Since their licensure, little information had been gathered about the use of high-sensitivity cardiac troponin (hs-cTn) tests in the US. For a study, researchers sought to examine historical trends in the usage of hs-cTn assays and to determine whether their use was related to outcomes and in-hospital cardiac testing.

The National Cardiovascular Data Registry Chest Pain-MI [Myocardial Infarction] Registry participating hospitals were studied to determine trends in the deployment of hs-cTn assays from January 1, 2019, to September 30, 2021. Generalized estimating equation models with logistic or gamma distributions were used to analyze the relationships between the usage of hs-cTn, in-hospital diagnostic imaging, and patient outcomes.

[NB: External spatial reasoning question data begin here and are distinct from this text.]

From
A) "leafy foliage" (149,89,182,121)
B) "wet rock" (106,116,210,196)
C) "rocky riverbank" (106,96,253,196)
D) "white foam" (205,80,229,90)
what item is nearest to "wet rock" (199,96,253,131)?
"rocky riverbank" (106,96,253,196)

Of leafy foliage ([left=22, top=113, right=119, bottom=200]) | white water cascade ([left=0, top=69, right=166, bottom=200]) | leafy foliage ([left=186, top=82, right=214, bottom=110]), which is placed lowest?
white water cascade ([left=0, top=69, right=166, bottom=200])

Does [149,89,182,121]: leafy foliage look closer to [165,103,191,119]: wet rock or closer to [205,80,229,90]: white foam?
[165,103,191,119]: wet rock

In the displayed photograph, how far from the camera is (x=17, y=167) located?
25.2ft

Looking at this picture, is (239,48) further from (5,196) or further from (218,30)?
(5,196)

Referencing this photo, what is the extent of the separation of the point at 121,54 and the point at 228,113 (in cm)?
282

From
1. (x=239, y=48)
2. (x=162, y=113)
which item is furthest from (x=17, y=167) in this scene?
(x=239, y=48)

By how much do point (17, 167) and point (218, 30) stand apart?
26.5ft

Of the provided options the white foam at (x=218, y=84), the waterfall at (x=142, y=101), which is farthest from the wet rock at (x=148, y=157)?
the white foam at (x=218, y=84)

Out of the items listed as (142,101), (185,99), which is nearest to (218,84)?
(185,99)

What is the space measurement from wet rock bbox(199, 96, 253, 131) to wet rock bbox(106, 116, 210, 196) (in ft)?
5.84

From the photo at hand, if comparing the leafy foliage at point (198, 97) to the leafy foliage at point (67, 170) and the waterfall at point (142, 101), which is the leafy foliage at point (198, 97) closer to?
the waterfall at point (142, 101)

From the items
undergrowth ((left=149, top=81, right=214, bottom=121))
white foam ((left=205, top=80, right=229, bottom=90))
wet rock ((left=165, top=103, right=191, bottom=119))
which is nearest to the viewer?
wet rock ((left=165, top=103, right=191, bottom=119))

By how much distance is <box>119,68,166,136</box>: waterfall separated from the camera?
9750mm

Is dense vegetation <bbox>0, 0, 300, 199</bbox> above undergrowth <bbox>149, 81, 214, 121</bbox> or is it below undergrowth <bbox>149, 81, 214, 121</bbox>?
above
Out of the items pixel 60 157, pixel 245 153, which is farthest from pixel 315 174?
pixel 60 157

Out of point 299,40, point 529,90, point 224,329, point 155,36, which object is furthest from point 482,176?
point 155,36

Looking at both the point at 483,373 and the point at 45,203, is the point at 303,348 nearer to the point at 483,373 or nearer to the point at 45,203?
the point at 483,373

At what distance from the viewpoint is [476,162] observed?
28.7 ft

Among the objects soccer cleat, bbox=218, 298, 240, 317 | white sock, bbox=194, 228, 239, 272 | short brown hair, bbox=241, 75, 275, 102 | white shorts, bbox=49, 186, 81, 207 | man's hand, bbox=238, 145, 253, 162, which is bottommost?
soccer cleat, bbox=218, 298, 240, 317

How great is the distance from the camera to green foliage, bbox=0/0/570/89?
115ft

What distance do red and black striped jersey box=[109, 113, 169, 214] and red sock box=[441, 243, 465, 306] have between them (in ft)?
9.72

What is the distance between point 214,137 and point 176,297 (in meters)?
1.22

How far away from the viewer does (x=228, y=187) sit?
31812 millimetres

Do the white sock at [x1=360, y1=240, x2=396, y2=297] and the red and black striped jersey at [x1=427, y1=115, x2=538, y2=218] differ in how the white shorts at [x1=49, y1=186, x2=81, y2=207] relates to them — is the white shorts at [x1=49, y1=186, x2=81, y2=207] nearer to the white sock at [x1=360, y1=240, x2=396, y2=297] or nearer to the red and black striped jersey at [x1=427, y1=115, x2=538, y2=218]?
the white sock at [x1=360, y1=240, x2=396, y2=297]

Implementation of hs-cTn tests grew among the 550 participating institutions (N = 251,000) from 3.3% in the first quarter of 2019 to 32.6% in the third quarter of 2021 (Ptrend <0.001). The use of hs-cTn was not linked with increased echocardiography in people with low-risk chest pain, but was among those with non-ST-segment elevation acute coronary syndrome (NSTE-ACS; 82.4% vs. 75.0%; adjusted odds ratio: 1.43; 95% CI: 1.19-1.73). For low-risk patients with NSTE-ACS, usage of hs-cTn was comparable but associated with less invasive coronary angiography (3.7% vs. 4.5%; adjusted odds ratio: 0.73; 95% CI: 0.58-0.92). The use of hs-cTn was not related to coronary computed tomography angiography or noninvasive stress testing. The use of hs-cTn among people with NSTE-ACS was not linked to revascularization or in-hospital mortality. The median length of stay was reduced when hs-cTn was used (47.6 hours vs. 48.0 hours; ratio: 0.94; 95% CI: 0.90-0.98).

Although more American hospitals were using hs-cTn, the majority still relied on less sensitive tests. In low-risk patients, the use of hs-cTn was linked to a marginally shorter duration of stay, increased use of echocardiography for NSTE-ACS, and decreased use of invasive angiography.